The Government of India’s (GOI) proposal to replace the existing Coastal Regulation Zone (CRZ) with the Coastal Management Zone (CMZ) has met with stiff resistence from the public.  (This post, dated May 20, 2008, outlines the objections to the CMZ from the perspective of the fishing communities.)

NDTV’s report – “New Coastal Policy Threatens Beaches” indicates that the GOI will soon be coming out with a revised notification soon based on public pressure.

The text of Sam Daniel’s report is given below.

New coastal policy threatens beaches
Sam Daniel, Maya Sharma
Saturday, June 13, 2009, (Chennai, Bangalore)
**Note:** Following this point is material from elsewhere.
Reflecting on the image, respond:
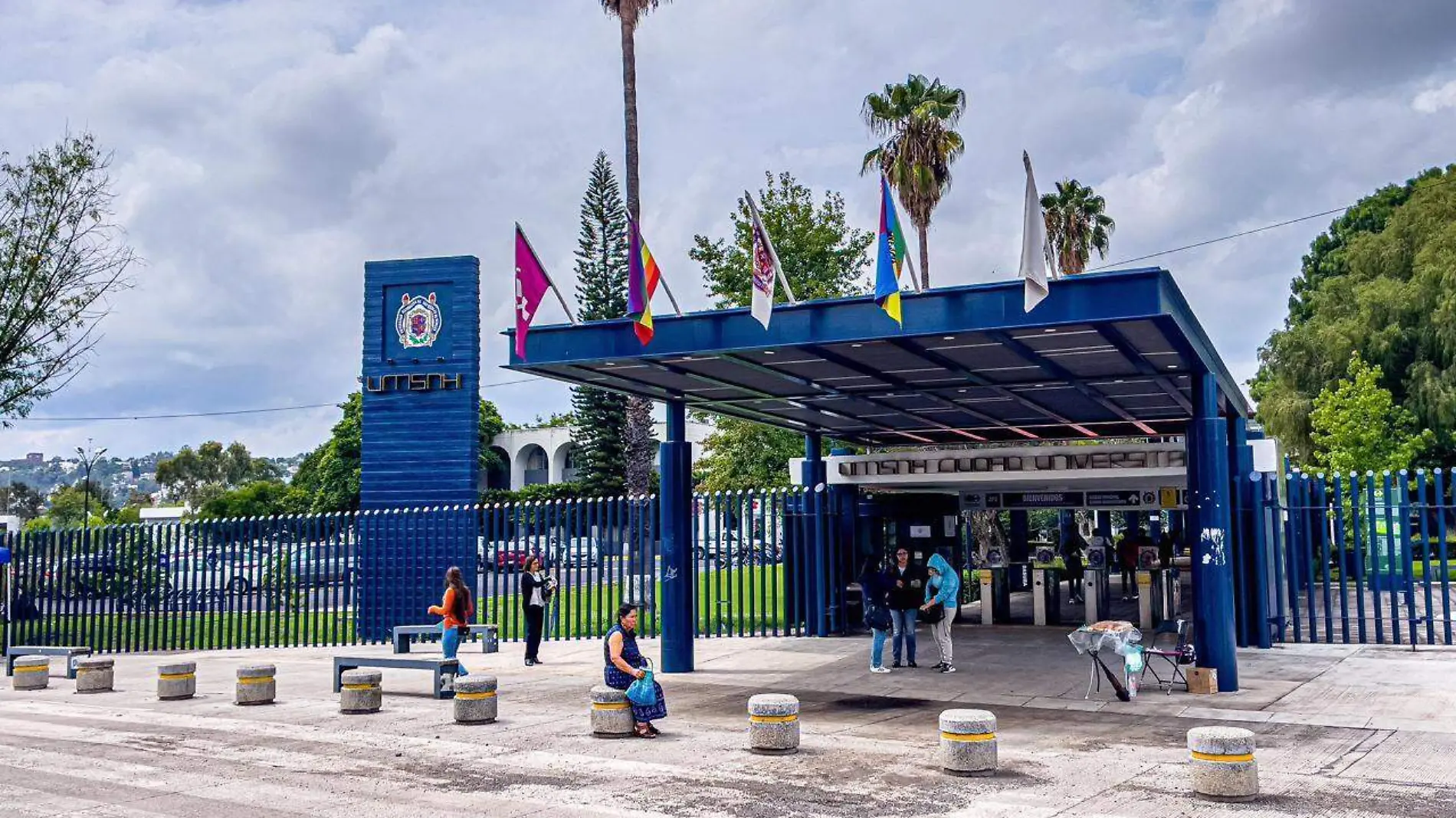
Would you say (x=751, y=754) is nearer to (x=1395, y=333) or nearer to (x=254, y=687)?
(x=254, y=687)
The livelihood of the fishermen and an entire stretch of coastline in Tamil Nadu is under threat. The tough Coastal Regulation Zone that protects beaches and sea side areas will soon be replaced by a diluted version called the Coastal Management Zone or the CMZ.
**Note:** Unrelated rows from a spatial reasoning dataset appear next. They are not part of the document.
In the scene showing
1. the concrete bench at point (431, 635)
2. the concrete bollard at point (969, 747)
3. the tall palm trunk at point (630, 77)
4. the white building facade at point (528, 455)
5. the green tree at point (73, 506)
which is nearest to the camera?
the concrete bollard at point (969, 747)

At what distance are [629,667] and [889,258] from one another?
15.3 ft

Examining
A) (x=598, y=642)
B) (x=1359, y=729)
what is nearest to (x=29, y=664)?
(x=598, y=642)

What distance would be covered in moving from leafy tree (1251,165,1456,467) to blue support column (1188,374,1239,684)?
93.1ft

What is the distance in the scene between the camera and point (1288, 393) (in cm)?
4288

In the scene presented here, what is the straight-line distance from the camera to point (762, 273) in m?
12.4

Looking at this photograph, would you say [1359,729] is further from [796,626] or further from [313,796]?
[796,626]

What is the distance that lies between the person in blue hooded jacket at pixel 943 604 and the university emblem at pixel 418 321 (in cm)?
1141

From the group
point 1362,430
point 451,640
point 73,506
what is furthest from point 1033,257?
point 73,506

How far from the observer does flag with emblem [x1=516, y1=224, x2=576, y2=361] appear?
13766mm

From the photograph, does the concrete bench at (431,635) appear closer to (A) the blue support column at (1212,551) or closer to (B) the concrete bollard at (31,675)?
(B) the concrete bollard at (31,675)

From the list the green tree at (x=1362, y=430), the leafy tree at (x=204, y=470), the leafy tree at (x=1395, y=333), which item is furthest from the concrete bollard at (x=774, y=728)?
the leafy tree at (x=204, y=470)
To begin with, this will lift the existing ban on construction within 500 metres from the high tide line. Instead there will be area specific guidelines which are not clear yet. Fishing communities are apprehensive of displacement, to make way for tourism or industrial development.

“Already every year the sea is coming into the land and actually we may need more area in future like say around 1000 foot. If this law comes we will be badly affected,” says a fisherman.
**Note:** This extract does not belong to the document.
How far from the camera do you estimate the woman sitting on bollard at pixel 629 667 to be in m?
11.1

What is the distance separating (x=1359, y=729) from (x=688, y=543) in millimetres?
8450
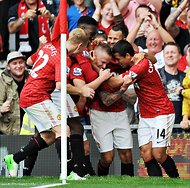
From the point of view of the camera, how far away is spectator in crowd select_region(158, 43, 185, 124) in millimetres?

Even ecologically sensitive areas like mangrove forests could be cut down. This will be a disastrous move, given that when the tsunami struck in 2004 these mangroves actually saved hundreds of lives.

Environmentalists say this is a clear move to allow industrial activity in the garb of coastal management. They say this new law could actually legalise many corporate violations on our beaches.

Says environmentalist Sudarshan Rodriguez: “It allows recreation and tourism facilities to come in front of the set back line towards the sea. But when it comes to fishing settlements and other houses, these should come behind the setback line.”

A parliamentary standing committee too has recommended the CMZ to be kept in abeyance. Under pressure, the government says it will soon come out with a modified notification.

Says Minister of Environment and Forest Jairam Ramesh: “We’ve set up a small team that will consult with all states and come up with a hybrid model having the best of both, something that will satisfy both sides.”

Since the tsunami they are fishing in troubled waters. But it is not just fishermen, saving our beaches is something each one of us need to be stakeholders in.